Communicating With Ciphers
The initial idea for this project focused on this idea: We encrypt the delivery of our messages, so why not encrypt the messages themselves? The idea was to create a way for people to encrypt and decrypt their messages using a cipher that only the two of them knew.
A Game of Two Minds
The idea changed to be more game-based and focused on the P5 canvas, instead of taking the text away to send to the other person. The first player writes a message, decides on a cipher, then writes a hint to help the second player guess the cipher.
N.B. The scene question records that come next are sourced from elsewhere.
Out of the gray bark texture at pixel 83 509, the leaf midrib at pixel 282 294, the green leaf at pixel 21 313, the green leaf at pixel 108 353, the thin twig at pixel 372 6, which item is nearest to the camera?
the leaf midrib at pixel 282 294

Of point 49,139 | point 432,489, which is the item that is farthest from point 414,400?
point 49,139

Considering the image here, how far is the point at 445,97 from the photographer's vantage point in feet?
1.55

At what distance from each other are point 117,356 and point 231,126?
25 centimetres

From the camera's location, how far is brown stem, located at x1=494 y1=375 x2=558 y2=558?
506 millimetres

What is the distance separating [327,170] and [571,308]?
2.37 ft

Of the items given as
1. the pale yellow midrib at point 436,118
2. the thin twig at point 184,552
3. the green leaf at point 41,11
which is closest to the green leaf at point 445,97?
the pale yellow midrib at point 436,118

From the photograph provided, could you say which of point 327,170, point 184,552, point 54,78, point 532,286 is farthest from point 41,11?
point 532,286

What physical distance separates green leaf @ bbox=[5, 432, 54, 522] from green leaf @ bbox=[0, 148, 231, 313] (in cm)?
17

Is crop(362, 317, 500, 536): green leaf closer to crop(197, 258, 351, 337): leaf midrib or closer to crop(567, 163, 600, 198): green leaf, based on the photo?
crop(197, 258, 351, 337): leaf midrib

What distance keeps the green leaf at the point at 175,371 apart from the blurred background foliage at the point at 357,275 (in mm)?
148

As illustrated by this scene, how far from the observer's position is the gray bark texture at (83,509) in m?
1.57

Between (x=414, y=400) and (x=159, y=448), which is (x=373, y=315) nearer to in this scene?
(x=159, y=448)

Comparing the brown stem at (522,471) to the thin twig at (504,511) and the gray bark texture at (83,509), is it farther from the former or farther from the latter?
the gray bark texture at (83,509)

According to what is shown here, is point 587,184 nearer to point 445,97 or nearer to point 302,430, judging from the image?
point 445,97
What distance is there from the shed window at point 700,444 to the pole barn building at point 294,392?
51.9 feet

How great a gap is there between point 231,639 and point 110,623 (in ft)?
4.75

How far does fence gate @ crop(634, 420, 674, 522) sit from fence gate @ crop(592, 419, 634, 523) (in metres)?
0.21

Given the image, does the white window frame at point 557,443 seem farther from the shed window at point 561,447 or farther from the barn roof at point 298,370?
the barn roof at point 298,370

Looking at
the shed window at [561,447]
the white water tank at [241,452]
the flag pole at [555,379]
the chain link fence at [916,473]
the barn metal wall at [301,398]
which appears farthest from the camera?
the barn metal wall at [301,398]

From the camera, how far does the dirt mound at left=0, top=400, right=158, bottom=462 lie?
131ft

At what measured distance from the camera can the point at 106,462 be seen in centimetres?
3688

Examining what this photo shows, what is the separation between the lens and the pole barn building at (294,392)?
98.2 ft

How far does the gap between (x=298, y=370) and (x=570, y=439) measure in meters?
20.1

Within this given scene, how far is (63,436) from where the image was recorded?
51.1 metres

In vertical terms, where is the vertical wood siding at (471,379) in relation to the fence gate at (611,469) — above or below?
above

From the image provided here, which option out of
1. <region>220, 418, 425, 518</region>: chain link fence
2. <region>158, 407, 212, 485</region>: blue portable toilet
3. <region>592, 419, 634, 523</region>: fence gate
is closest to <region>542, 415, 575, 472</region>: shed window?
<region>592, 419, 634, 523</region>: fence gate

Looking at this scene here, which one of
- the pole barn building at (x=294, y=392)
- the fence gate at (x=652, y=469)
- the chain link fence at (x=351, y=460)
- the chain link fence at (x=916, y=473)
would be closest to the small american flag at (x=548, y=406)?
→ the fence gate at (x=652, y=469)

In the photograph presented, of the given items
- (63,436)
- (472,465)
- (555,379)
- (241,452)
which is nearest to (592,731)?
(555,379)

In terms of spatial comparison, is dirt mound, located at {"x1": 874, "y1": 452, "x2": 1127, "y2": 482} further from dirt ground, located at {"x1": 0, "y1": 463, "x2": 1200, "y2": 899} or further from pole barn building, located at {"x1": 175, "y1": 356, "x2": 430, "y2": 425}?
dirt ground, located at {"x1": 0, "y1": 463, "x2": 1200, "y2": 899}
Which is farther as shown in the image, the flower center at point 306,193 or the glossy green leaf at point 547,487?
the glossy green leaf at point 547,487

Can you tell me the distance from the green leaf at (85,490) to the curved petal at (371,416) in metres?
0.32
Then the second player receives the hint and has three tries to guess what the cipher is, based on the hint. If the second player guesses correctly, then they decrypt the message and are able to read it. If the second player doesn’t guess correctly in three tries, then they aren’t able to read the message.
I initially wanted to use a keyword cipher to encrypt the message that’s sent to the other person, because it’s a more complicated cipher. I instead used a Caesar cipher, which uses the amount of letters in the cipher word to shift the alphabet by that amount. This cipher type was more straightforward to implement and to the players, it looks like it functions the same as a keyword cipher.
As I created the game in P5, I realized that it had a two player arcade game feeling to it, so I designed it around that idea. The font and music both give the players an arcade vibe, as well as the quickly appearing and disappearing dots on intro screen.
You can also play the cipher game through P5.